JP greeted my unusual companion with the open mind I have come to expect from him. Then he tossed beers and wine our way. I wanted to feel at home in a dive bar indie music venue, but nothing was quite right. There was a DJ that night, and a small dance party packing up the room. We danced. We drank.
Diane didn’t need to remain sober enough to drive, just me, and she was soon visibly drunk. Her remarks were off the wall, centered on the greedy, the wealthy, even bringing up her dead son to strangers. For the first time, I saw the desperation. If she was an actor, I was applauding the play.
By the time we got to JP’s house and the floor-bed was made, she collapsed right beside me. I still had blue balls, but I just let her sleep.
I woke up first, that morning, nudging Diane to wake up. Her eyes searched for safety, determining where she was, remembering the night before. She seemed at ease looking at me. She let me flirt with her, but that tension had disappeared, so I didn’t pursue it. She was now concerned purely with survival, and she knew I was about to abandon her.
We walked back over to Vons. I got her coffee. We sat at the round table out front, in plain, public view. I got directions to a library for her to get online to coordinate a new rideshare. I thought about walking with her, but I knew where the line needed to end.
If I wasn’t going to protect her, I had to let her go, and I wasn’t about to get enmeshed in whatever was going on in her life, or psyche.

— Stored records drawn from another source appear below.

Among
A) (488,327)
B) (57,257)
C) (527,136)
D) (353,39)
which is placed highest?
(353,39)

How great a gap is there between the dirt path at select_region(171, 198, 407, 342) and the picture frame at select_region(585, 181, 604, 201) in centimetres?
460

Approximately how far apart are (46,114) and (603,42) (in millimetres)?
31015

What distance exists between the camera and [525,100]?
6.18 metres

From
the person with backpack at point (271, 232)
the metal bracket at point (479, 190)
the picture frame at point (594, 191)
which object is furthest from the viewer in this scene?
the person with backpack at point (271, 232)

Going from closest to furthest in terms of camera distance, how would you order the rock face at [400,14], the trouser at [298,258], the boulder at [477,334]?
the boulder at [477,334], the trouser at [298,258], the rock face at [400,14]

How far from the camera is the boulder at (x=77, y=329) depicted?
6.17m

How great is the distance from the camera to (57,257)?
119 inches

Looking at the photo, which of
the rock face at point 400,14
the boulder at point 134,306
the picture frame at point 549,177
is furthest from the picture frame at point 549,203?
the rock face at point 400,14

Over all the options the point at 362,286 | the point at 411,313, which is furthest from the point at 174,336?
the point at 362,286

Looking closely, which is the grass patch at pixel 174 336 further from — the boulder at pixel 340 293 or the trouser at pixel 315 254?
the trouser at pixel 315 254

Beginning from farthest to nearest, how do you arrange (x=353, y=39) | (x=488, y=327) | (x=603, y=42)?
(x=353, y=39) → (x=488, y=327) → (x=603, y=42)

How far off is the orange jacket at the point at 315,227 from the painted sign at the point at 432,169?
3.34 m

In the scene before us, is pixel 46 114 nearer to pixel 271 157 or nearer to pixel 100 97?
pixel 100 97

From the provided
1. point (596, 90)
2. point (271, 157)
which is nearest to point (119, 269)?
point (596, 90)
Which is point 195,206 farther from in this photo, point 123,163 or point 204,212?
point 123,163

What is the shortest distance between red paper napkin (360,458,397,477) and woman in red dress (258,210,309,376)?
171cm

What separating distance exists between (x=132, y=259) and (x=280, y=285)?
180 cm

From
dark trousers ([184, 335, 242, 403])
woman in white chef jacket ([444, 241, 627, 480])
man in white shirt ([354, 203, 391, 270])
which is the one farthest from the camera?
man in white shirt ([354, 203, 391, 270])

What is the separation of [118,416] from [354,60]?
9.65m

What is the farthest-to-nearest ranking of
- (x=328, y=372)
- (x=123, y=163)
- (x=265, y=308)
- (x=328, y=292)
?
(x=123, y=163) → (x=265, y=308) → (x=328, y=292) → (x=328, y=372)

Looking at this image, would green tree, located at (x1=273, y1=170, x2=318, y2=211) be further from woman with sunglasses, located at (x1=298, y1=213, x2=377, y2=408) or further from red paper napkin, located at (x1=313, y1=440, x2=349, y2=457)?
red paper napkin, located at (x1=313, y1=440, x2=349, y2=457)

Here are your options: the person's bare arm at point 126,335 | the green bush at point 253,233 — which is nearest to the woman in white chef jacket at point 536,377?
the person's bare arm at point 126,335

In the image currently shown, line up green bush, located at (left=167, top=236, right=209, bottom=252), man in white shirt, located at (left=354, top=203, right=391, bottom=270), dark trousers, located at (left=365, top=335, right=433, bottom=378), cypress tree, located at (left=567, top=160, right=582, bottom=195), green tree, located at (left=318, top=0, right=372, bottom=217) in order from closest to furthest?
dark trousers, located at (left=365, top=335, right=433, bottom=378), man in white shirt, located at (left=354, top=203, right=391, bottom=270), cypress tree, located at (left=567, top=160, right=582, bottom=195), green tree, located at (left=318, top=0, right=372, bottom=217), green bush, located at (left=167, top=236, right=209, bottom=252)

If what I witnessed was all a trick of the mind, then she has a powerful psychosis happening, one capable of dragging me right into an alternative universe. If I saw what I saw, and she was truly on the run, then I had no business in it. My purpose was fulfilled, I guess.
I stayed in Los Angeles for about a week. I felt like a ghost. I was afraid to talk about it, yet I felt like it changed everything. Her brief presence in my life forever blew a hole into my perspective. Now, I am absolutely certain that surrounding us at all times, there is a force keeping things within the status quo. There are things we choose to ignore.
The next day, I was walking back from Vons when a police helicopter starting circling above me. In LA, there’s always a chopper in the sky, but they don’t always behave like this. With every loop, the apex of their flight path remained just a few hundred feet directly above my head, keeping my walking pace. I found myself staring at it in disbelief as I strolled along. By its fourth loop, I stopped, pulled out my phone and started shooting. It turned west immediately.
The day after that, I called Diane. She told me she was in Sacramento and that she was okay. In less than a minute, she excused herself from the call, and that was it. Her phone number was since deactivated just weeks later. Although I looked at her ID, I failed to get the name down in full proper spelling, or any other identifier, and have never confirmed her existence online.
To entertain the idea that we could have been a couple, or that I could have stood by her side, is to peer into a completely different life, one totally unexpected and with unpredictable consequences. But I’ll always wonder what could have been, had I stayed by her side. She’s the one that got away — I hope.